Ruang lingkup rumah sakit PONEK dibagi menjadi 2 kelas:

  • Kelas C
    – Pelayanan fisiologis (pelayanan kehamilan, persalinan, nifas, asuhan bayi baru lahir, imunisasi dan SDIDTK)
    – Pelayanan dengan risiko tinggi (antenatal, intranatal, postnatal)
    – Pelayanan kesehatan neonatal
    – Pelayanan ginekologis
    – Perawatan khusus/ high care unit dan transfusi darah
  • Kelas B
    – Pada pelayanan kelas B ini juga menyediakan 5 pelayanan seperti di kelas C, hanya saja dengan sarana yang lebih memadai, seperti adanya layanan ICU dan NIC, asuhan bayi dengan level 2, dan terdapat perawatan intensif untuk neonatus.


Rumah sakit PONEK diwajibkan memiliki sarana pemeriksaan penunjang sebagai berikut:

  • Pelayanan darah
    Meliputi penyediaan darah, pemeriksaan darah, dan bekerjasama dengan unit penyedia darah lainnya.
  • Perawatan intensif
    Pemantauan cairan, pengawasan gawat napas/ ventilator, dan perawatan sepsis
  • Pencitraan
    Termasuk di dalamnya radiologi dan USG ibu dan bayi
  • Laboratorium
    Minimal mampu melakukan pemeriksaan darah dan urin rutin, kultur darah dan urin, dan pemeriksaan kimia lainnya.

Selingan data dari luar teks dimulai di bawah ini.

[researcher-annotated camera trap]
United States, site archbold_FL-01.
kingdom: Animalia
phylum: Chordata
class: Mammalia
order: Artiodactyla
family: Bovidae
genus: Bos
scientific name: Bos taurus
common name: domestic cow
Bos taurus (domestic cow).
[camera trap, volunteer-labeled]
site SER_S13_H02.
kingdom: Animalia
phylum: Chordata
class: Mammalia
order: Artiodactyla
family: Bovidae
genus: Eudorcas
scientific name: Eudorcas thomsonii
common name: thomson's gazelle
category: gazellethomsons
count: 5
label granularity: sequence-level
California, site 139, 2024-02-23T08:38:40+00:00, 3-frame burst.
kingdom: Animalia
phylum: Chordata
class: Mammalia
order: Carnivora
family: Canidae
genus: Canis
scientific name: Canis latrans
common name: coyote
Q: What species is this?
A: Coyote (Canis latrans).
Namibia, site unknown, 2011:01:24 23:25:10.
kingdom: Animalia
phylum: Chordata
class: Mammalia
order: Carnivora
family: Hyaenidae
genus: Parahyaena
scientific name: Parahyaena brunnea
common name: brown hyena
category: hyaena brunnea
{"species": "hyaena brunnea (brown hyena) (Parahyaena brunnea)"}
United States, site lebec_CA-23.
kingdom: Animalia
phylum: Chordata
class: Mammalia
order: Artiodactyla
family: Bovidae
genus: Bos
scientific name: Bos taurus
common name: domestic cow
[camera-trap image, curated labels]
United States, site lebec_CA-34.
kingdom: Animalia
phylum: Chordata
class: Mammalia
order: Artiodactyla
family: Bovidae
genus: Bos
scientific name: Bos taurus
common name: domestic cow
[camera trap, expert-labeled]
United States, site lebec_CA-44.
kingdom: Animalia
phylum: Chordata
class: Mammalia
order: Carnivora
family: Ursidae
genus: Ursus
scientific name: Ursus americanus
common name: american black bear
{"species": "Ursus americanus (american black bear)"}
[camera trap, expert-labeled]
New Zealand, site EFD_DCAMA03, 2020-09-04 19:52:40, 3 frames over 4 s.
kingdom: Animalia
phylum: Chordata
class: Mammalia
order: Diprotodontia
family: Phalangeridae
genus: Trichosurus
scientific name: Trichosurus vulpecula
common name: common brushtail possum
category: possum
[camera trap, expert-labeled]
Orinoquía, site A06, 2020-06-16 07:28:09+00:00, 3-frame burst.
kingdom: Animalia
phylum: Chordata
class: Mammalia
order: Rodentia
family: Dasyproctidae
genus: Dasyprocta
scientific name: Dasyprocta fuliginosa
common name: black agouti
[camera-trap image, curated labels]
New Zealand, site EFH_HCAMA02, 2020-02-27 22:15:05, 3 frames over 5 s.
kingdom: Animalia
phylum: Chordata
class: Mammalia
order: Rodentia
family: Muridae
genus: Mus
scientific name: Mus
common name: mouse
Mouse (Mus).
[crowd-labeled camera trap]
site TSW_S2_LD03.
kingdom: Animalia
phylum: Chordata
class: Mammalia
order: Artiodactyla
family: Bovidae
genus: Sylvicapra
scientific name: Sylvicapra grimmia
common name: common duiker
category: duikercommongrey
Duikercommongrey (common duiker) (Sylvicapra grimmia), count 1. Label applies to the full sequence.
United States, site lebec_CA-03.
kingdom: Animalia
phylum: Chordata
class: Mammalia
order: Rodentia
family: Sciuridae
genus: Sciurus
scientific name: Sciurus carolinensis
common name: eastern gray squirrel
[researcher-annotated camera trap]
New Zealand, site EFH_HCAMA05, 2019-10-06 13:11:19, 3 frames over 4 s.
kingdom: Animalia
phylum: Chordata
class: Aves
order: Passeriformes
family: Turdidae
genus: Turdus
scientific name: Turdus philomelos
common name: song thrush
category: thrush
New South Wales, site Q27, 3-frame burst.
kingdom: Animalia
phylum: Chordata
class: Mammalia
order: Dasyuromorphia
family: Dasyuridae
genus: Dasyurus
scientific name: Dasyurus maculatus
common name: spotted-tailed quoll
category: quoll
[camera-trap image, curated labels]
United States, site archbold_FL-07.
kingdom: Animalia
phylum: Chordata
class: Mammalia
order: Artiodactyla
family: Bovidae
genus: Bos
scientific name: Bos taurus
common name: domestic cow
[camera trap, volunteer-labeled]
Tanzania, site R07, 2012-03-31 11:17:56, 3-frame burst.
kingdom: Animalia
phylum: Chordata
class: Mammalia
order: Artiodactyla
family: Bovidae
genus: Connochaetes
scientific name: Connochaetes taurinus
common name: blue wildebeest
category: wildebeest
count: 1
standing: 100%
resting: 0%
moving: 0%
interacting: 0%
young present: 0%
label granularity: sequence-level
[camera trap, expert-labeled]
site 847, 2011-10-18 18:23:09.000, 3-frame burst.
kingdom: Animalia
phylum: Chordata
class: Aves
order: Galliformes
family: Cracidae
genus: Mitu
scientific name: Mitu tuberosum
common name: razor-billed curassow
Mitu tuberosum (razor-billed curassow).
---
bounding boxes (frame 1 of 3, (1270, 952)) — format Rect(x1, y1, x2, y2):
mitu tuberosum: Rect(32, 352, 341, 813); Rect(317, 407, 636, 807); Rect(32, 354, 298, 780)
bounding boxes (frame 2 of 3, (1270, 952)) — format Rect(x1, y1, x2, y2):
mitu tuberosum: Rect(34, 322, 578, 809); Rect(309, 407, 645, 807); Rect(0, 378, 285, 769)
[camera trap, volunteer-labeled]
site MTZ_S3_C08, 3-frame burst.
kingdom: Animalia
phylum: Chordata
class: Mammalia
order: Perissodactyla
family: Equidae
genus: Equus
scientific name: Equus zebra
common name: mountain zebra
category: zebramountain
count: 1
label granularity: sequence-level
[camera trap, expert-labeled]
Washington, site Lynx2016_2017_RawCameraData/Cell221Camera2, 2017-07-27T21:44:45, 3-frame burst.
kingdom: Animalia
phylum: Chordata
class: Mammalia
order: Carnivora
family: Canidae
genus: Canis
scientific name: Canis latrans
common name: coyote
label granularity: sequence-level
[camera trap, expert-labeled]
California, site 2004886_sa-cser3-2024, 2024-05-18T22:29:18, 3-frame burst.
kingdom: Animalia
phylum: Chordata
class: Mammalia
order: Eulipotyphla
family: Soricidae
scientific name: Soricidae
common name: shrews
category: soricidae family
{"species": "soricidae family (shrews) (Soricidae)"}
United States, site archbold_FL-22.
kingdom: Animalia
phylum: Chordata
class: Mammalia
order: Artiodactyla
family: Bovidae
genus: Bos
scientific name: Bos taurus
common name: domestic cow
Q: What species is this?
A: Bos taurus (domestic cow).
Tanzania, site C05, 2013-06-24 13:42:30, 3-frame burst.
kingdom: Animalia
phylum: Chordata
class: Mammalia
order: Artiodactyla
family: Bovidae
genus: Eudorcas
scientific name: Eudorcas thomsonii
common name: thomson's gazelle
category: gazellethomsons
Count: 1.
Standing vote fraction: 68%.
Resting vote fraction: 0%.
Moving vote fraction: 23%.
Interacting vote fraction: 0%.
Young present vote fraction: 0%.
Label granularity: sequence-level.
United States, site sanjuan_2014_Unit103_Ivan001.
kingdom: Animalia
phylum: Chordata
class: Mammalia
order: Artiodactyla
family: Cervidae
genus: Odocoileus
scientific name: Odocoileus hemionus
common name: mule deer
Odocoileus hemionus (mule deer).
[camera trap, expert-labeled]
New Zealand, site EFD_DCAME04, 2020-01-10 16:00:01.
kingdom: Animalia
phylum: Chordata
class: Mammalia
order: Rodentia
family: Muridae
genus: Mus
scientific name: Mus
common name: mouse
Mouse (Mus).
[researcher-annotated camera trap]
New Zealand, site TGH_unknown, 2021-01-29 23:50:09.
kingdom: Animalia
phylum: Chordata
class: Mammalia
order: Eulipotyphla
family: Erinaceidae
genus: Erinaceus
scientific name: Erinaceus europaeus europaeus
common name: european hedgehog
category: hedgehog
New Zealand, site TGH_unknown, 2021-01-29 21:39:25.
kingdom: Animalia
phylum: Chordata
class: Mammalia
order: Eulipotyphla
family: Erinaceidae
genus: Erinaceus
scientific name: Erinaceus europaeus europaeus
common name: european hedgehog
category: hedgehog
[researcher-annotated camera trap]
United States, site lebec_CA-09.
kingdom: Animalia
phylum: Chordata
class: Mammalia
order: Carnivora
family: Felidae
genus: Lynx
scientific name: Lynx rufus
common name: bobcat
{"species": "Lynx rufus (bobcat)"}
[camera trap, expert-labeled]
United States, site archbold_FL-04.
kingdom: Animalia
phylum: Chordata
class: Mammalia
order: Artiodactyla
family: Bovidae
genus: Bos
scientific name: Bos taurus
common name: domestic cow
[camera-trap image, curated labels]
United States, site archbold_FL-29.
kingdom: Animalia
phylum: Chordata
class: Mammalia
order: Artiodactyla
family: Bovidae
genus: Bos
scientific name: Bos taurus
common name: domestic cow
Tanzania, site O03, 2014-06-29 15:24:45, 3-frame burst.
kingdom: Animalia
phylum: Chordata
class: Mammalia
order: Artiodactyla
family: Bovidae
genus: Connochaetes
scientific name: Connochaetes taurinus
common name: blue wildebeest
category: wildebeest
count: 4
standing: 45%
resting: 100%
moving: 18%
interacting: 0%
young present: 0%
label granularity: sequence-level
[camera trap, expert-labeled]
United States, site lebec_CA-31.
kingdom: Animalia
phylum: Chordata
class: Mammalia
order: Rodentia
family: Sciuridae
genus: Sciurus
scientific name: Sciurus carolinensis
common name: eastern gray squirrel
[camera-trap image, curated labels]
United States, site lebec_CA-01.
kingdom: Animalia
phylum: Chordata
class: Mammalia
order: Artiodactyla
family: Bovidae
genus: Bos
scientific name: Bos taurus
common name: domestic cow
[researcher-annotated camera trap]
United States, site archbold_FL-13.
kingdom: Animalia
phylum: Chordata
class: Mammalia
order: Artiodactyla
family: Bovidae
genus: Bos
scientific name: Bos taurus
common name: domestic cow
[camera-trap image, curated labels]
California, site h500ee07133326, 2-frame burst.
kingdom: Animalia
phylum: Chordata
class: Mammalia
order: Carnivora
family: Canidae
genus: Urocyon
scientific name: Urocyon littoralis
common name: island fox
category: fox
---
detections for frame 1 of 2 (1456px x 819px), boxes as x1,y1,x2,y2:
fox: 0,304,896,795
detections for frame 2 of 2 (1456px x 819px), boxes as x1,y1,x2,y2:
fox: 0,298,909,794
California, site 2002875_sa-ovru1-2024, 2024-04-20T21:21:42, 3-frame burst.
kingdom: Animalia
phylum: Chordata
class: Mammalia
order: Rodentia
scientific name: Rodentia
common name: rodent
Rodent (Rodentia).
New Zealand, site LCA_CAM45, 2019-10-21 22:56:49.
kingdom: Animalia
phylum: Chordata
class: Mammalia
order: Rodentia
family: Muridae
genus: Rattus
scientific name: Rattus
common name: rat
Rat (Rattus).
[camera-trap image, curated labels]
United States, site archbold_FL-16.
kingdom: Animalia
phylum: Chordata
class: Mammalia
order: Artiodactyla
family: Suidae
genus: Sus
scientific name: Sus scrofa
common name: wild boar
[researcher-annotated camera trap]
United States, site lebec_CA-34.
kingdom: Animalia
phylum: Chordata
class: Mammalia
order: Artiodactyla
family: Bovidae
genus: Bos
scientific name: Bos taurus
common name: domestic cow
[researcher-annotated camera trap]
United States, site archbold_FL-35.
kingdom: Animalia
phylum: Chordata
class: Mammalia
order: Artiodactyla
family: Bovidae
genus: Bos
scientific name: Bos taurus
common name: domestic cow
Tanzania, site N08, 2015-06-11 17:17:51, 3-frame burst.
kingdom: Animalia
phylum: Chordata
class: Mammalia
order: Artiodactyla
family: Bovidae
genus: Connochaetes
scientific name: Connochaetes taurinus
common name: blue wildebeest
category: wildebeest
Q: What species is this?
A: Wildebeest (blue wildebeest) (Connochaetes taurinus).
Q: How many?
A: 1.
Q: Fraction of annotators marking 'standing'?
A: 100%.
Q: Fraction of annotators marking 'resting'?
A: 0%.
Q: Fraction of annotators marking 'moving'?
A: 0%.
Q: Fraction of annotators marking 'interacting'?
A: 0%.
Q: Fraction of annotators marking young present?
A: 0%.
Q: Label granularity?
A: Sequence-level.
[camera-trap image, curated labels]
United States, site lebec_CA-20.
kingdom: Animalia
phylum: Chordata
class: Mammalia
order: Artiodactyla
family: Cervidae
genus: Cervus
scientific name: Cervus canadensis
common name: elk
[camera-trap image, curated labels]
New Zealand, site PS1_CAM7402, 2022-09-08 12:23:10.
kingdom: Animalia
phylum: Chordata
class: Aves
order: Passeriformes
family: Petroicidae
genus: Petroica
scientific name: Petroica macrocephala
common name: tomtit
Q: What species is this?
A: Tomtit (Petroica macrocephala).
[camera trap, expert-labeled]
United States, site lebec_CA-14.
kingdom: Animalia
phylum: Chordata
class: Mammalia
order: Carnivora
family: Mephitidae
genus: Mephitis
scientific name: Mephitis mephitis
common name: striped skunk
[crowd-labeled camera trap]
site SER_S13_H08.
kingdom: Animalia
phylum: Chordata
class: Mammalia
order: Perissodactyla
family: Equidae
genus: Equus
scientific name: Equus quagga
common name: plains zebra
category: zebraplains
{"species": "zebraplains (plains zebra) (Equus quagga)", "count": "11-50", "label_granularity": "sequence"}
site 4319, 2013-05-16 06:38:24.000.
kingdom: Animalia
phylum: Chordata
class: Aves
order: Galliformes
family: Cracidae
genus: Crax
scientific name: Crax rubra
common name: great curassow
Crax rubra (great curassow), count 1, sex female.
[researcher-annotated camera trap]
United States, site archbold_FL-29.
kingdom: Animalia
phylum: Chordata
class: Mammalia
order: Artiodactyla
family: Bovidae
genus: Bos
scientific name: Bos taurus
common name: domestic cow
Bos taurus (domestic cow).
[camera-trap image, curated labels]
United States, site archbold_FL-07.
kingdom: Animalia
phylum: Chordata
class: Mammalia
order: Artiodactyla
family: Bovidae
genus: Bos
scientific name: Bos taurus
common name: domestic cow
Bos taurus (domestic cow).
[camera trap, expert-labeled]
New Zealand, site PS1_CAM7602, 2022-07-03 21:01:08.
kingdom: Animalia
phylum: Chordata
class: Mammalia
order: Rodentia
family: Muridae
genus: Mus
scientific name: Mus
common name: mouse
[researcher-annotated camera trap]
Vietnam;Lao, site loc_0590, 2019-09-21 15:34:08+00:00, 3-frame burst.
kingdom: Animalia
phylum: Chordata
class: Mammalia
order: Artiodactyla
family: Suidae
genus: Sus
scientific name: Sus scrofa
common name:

Kriteria umum rumah sakit PONEK untuk rujukan :

  • Memiliki dokter jaga terlatih di UGD untuk menangani kasus emergensi umum maupun obstetri dan neonatal.
  • Tenaga kesehatan (dokter, bidan, perawat) telah mengikuti pelatihan tim PONEK di rumah sakit (meliputi resusitasi neonatus, kegawatdaruratan obstetri dan neonatus).
  • Memiliki SOP penerimaan dan juga penanganan pasien kegawatdaruratan obstetri dan neonatus.
  • Memiliki kebijakan yang tidak memberlakukan uang muka untuk pasien gawatdarurat obstetrik dan neonatus.
  • Memiliki prosedur pendelegasian wewenang tertentu.
  • Memiliki standard response time di UGD 10 menit, kamar bersalin <30 menit, dan pelayanan darah <1 jam.
  • Tersedia kamar operasi 24 jam.
  • Tersedia kamar bersalin yang mampu menyiapkan operasi <30 menit.
  • Memiliki tim yang siap sedia jika ada kasus darurat.
  • Dukungan dari semua pihak tim PONEK (dokter obsgyn, dokter anak, dokter anestesi, dokter penyakit dalam, dokter spesialis lain, dokter umum, perawat, dan bidan).
  • Pelayanan darah tersedia selama 24 jam.
  • Pelayanan penunjang dan obat tersedia selama 24 jam.
  • Perlengkapan harus bersih, dan juga tersedia dalam jumlah yang cukup. Perlengkapan yang membutuhkan listrik juga harus selalu tersedia.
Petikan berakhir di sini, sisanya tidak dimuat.